Gorgeous hunks who snarl and scowl while pounding on other gorgeous hunks invariably make me hard. When those same hunks, like beautifully beasty Mikey Vee, are captured in a moment of spontaneous happiness, it gives me a special kind of joy. Mikey is much more typically on camera in a perpetual state of being pissed off. So a full on near-laughter smile across his face is quite a treasure.
It’s probably urban legend, but I’ve heard it said that smiling actually has a physiological effect that alters our mood. To smile, regardless of how you feel, makes you happier (so I’ve heard). Jimmy Dean with a smile on his face and a twinkle in his eye on the shoot of his double team match with two poundable beauties makes me smile and, true enough, I feel my mood lighten (that’s just anecdotal evidence, though… results may vary).
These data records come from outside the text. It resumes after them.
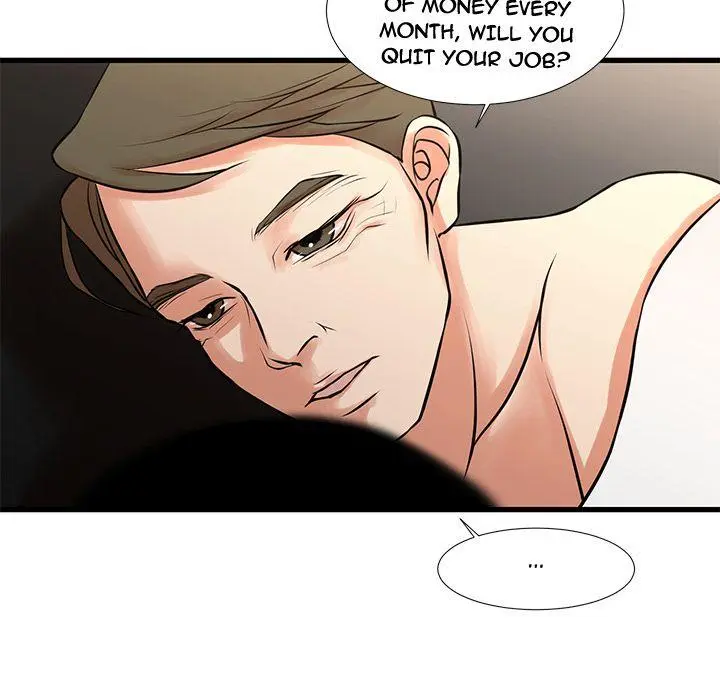 The Taste Of Money Chapter 20 - Page 41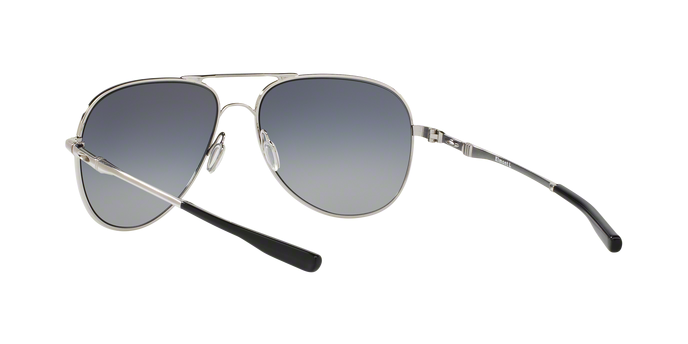 Oakley ELMONT L 4119 02 Grey Gr 360 visione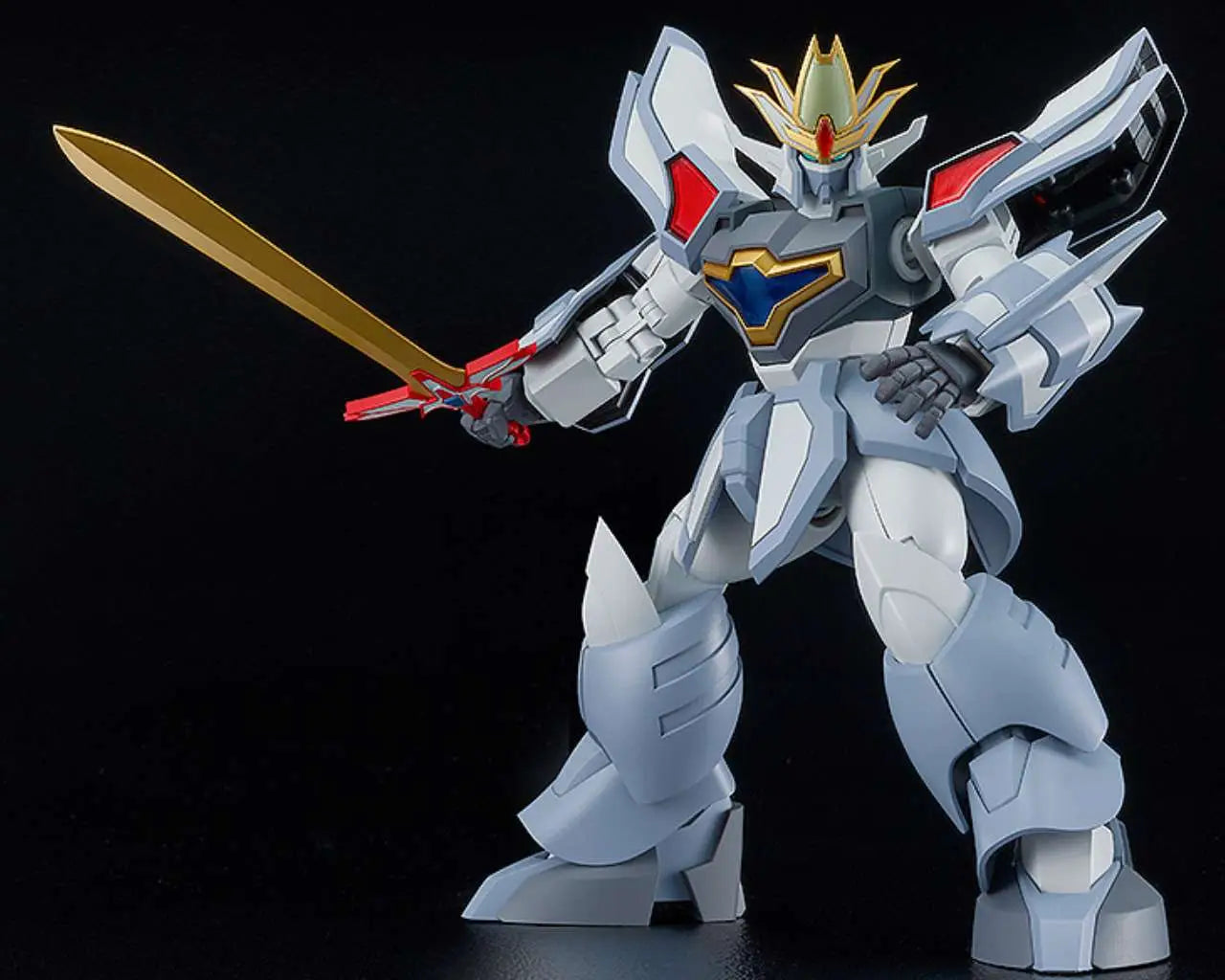 MADO KING GRANZ HYPER GRANZORT MODEROID GOODSMILE FR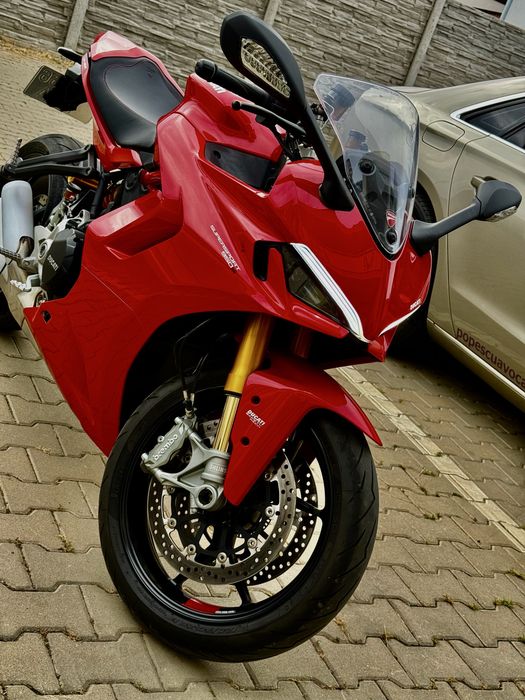 Ducati SuperSport 950S - 2200 km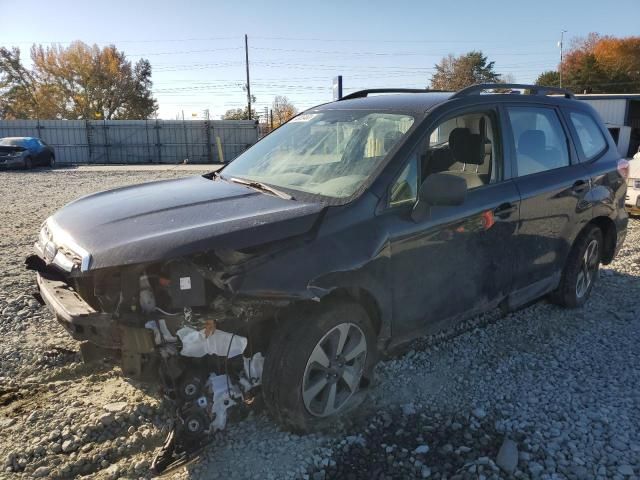 2018 Subaru Forester 2.5I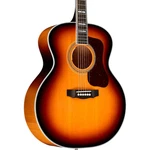Guild F-55E Maple Jumbo Acoustic-electric Guitar Antique Burst 197881419943 Rf. Fixed Price $3609.59.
Three of the Von Erichs side-by-side (well, if you count Lance), can always make my mouth water. But the juxtaposition of their overcompensatingly massive championship belts, their sweaty, sexy bodies, and the “can I take a photo?”-nearly- genuine smiles leave me breathing a little deeper and feeling a little more at peace.
Tyrell Tomsen invariably makes me breathe a little faster and my heart start to pound. The heft of that package he’s toting around is a little dizzying. But he has such a sweet smile that I can almost manage to tear my eyes away from his stunning musculature to get a little lost in his face.
A smile is more than the contortion of the lips. The cocky smile is a good example of what I mean. Josh Goodman here is smiling with his mouth. The corners of his lips are upturned and he’s flashing some teeth. But he isn’t smiling with the rest of his face. He’s displaying his truly incredible body, probably concentrating a little on maintaining that beautiful flex, and communicating cocky self-confidence, not happiness.
But catch Mr. Joshua’s cheerful smile on set in his battle with Troy Baker. Both Troy and Joshua are captured here in a moment of genuine light-heartedness. Not just their mouths are smiling, but also their eyes. The fact that moments later the match was likely rejoined and they were taunting and punishing each other makes this stolen moment of genuine happiness that much more of a mood-lifter for me today.
So perhaps it’s urban legend, but I’m already feeling a little lighter for having reflected on some smiling, gorgeous faces this morning. I realize that light-heartedness isn’t always necessarily socially appropriate, but I think I’ve established pretty conclusively that I am often outside the bounds of social appropriateness. When things are seeming particularly heavy, I’m a little happier thanks to the sight of beautiful men with hard bodies cracking a delighted, unguarded smile.